4. How come dozens of world-famous French musicians and master music players from countries like China, India and Russia have yet to be granted this honor?
However, Hossein Alizadeh, has other reasons for his refusal:
“If official attention to and understanding of music, a noble art, had been like those of the public, a single gift and a foreign title would have not been given so much coverage. In the absence of enough light in an artistic climate, a small lamp is like the sun.”
What comes into focus here is that the Iranian singer wants to draw the attention of office holders to music. A case in point is his interview back in February 2014 with Tajrobeh (Experience), a monthly magazine, in which he expressed his grievances about the state of music in Iran, saying, “Music has yet to be given recognition.”
In so saying, the best reward to appreciate his move would be official recognition of music in the real sense of the word and attachment of profound significance to it.
That some try to use Alizadeh’s decision as a pretext to lash out at those who received the French award is not a reward.

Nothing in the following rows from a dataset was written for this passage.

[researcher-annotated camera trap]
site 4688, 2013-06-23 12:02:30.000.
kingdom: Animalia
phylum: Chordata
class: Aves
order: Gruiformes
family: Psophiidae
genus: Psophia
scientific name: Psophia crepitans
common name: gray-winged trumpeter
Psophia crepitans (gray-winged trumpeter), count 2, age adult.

Other Chevaliers of music share Alizadeh’s concerns when it comes to the standing of music in Iran.
Put simply, if Mohammad Reza Shajarian and Shahram Nazeri accepted the Chevalier of Legion of Honor to help Iran’s national music capture the attention of the outside world, Alizadeh finds it more appropriate to draw the attention of “officials” inside Iran to the same topic through turning down the honor.
The message Hossein Alizadeh seeks to convey [to arts and culture officials within the government] is quite clear: “Be kinder to music.” This is what Shajarian and Nazeri said and still say; one relays the message by accepting the Chevalier title and the other by rejecting it. They have one goal: to raise an issue to prod those inside Iran.